Studientext>
▼▼▼
Bedürfnis und Wirklichkeit
Die Gruppen waren sich weitgehend einig: Wohnraum für nur saisonweise Arbeitende ist knapp, häufig überteuert, schlecht ausgestattet und zu wenig zentral gelegen – so lautete der Tenor.
Wer als Hotelier seinem saisonweise arbeitenden Personal passende Wohnungen bieten will, muss solche ganzjährig anmieten und Leerstände während der Schliessungszeiten seines Betriebes auf die eigene Kappe nehmen. «Ich habe 15 solcher Studios und Kleinwohnungen unter Vertrag», meinte Hotelier und Adelboden-Tourismus-Präsident Ralph-Marc Diebold. Er müsse einige davon verbilligen, um sie für sein Personal überhaupt erschwinglich zu machen. Die Tatsache, dass in Adelboden der öffentliche Ortsverkehr ab etwa 18 Uhr den Betrieb einstellt, macht die Wohnungssuche für die häufig ohne Auto anreisenden Arbeitskräfte nicht einfacher.
▲▲▲
Datenauszug>
▼▼▼
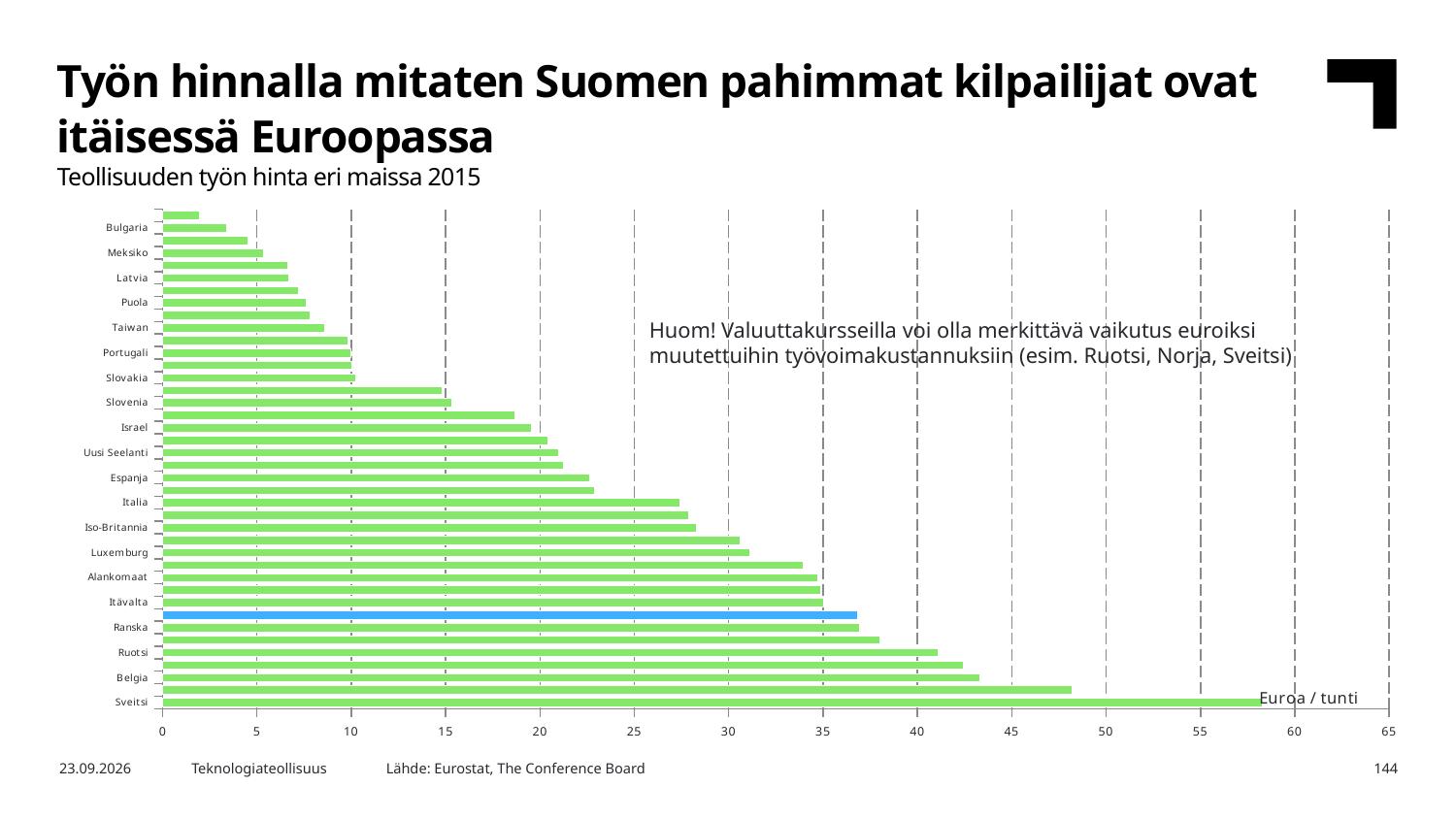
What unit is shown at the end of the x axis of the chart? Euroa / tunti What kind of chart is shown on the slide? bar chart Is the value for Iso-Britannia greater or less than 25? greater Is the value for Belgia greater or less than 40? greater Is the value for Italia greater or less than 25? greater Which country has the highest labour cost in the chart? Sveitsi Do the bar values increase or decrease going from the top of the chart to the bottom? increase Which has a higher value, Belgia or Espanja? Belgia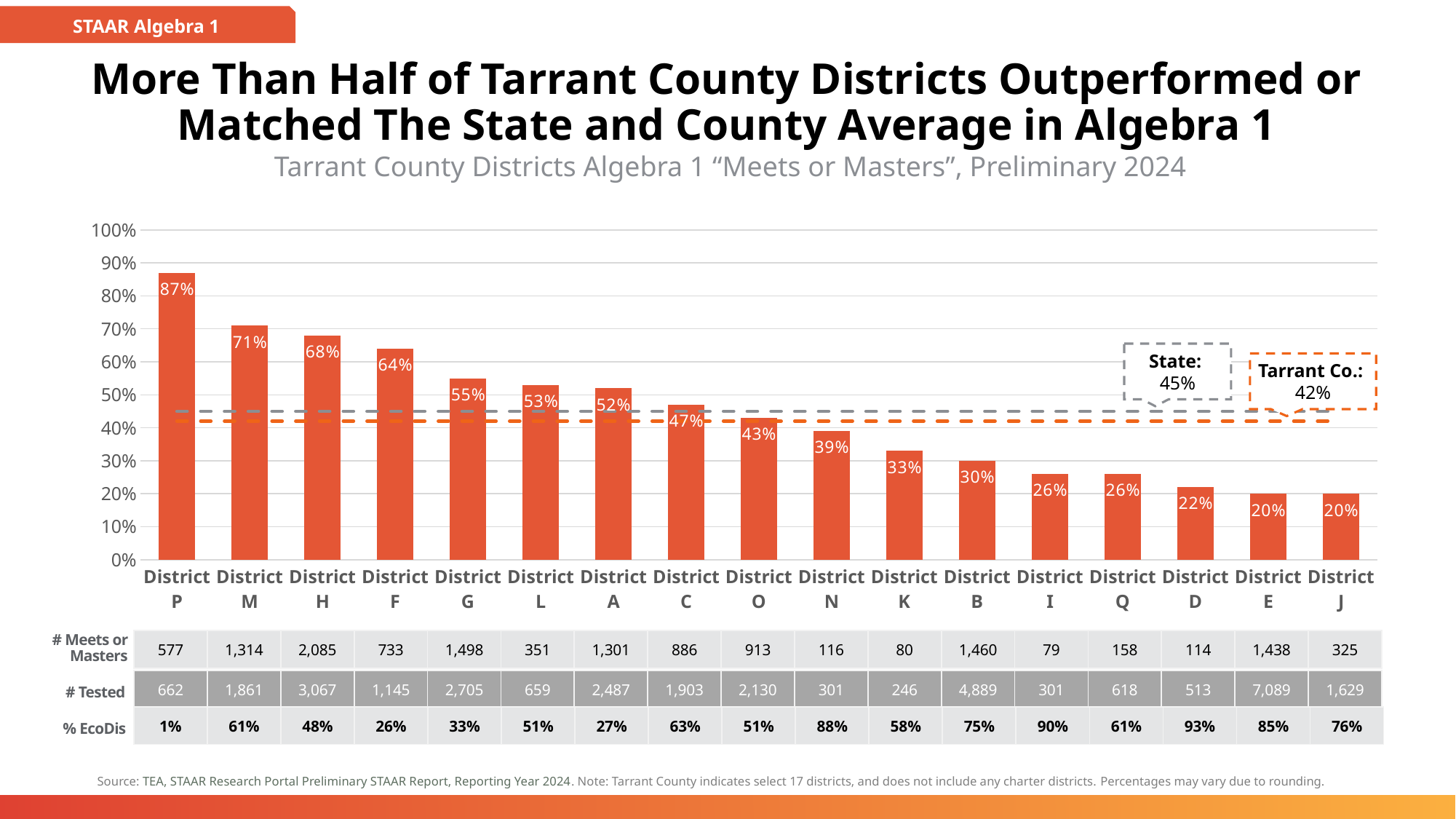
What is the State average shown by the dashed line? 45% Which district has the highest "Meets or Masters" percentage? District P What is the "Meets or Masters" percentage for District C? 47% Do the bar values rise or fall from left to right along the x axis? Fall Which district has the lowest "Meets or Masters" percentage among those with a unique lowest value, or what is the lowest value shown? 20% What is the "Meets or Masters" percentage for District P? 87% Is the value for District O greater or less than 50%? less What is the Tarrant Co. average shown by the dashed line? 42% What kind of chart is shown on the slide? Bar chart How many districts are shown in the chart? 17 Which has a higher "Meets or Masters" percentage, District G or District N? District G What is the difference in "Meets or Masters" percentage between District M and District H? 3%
▲▲▲
Arbeitsauftrag A>
Beantworten Sie die folgenden Fragen zum Studientext:
(i) Wie beschreiben die Gruppen den Wohnraum für nur saisonweise Arbeitende?
(ii) Wie viele Studios und Kleinwohnungen hat Ralph-Marc Diebold unter Vertrag?
(iii) Ab etwa welcher Uhrzeit stellt der öffentliche Ortsverkehr in Adelboden den Betrieb ein?
Arbeitsauftrag B> Führen Sie den Studientext über den Wohnraum für Saisonarbeitende im Anschluss an seinen letzten Satz weiter.
Die Daten haben mit dem Studientext nichts zu tun.

Ergebnis A>
(i) Als knapp, häufig überteuert, schlecht ausgestattet und zu wenig zentral gelegen.
(ii) 15.
(iii) Ab etwa 18 Uhr.

Ergebnis B>
Die Schweiz ist teuer
Ein Thema waren auch die häufig falschen Erwartungen der Arbeitssuchenden. Die Kosten, welche Arbeitnehmende in der Schweiz zu tragen haben, werden häufig unterschätzt. «Die Wohnungsmiete und die hohen Krankenkassenprämien gehen zu Lasten des Angestellten und schmälern den Bruttolohn», bemerkte eine Teilnehmerin. Kursleiter Zenhäusern brachte es auf den Punkt: «Häufig sind die Angebote teuer, nicht zeitgemäss ausgestattet und schlecht erreichbar – wie in anderen untersuchten Tourismusorten auch. Dies kann die Leistungsbereitschaft der Arbeitnehmenden verringern, was sich negativ auf die Gastfreundschaft auswirkt und die Attraktivität der Destination als Arbeitsplatz verkleinert. Das verschärft den Arbeitskräftemangel zusätzlich», kommentierte der Tourismusexperte.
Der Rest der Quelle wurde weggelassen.